Image-1Where The Crawdads Sing by Delia Owens is one of those books that will keep me thinking for a while. Owens, a nature writer, has crafted a beautiful novel set in the 1950s and 1960s about Kya. A young girl abandoned by her mother, siblings, abusive father and left to fend for herself in the marshland on the coast of North Carolina.

Kya dives deep into a lonely life, putting all of her energy into keeping herself alive, feeding the gulls on the beach, and teaching herself through observation of the natural world around her. Kya’s outlook explores what we can learn from nature, “Wonders and real-like knowledge she would’ve never learned in school. Truths everyone should know, yet somehow, even though they lay exposed all around, seemed to lie in secret like the seeds.” Kya’s world revolves about the subliminal, secretive state of nature. Owens drops seeds in her writing that grow fully later in the novel, silently exposing the qualities of Kya’s character.

Owens tells the story of Kya as she grows up and becomes rejected by everyone from the nearby town, Barkley Cove, except Jumpin’ and his wife Mabel, the local gas supplier and an older boy Tate, who teaches her to read and whisks her away into the world of science and biology. Weaved throughout the novel are flash forwards to a murder case involving the town’s prized possession: star high school athlete, Chase Andrews. Kya is later found and tried as a suspect and the reader gets to know and grow up with Kya throughout the novel, acting as a 13th juror in the court case that comes later.

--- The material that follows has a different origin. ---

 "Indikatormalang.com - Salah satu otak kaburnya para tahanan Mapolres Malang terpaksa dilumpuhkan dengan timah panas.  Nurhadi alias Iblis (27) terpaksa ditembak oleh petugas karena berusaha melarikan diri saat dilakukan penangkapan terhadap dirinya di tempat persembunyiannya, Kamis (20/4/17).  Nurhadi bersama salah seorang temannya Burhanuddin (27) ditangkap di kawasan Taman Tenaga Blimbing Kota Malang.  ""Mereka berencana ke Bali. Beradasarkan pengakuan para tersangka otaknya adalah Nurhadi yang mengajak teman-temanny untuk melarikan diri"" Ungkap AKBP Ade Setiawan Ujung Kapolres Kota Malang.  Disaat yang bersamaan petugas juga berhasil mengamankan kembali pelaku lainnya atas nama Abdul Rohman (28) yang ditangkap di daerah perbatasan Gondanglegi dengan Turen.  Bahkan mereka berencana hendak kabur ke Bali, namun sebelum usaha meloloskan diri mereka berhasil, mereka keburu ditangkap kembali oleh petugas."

Where The Crawdads Sing is a story that dissects racism, nature, the court system, and humanity through the eyes of a wild girl deeply connected to wildlife to the very roots of her soul. Kya is nurtured by mother earth herself and finds the comfort her life has lacked in the land beneath her bare feet. The characters will touch your heart and you’ll find yourself still wondering about mysterious Kya, “The Marsh Girl”, long after the final page.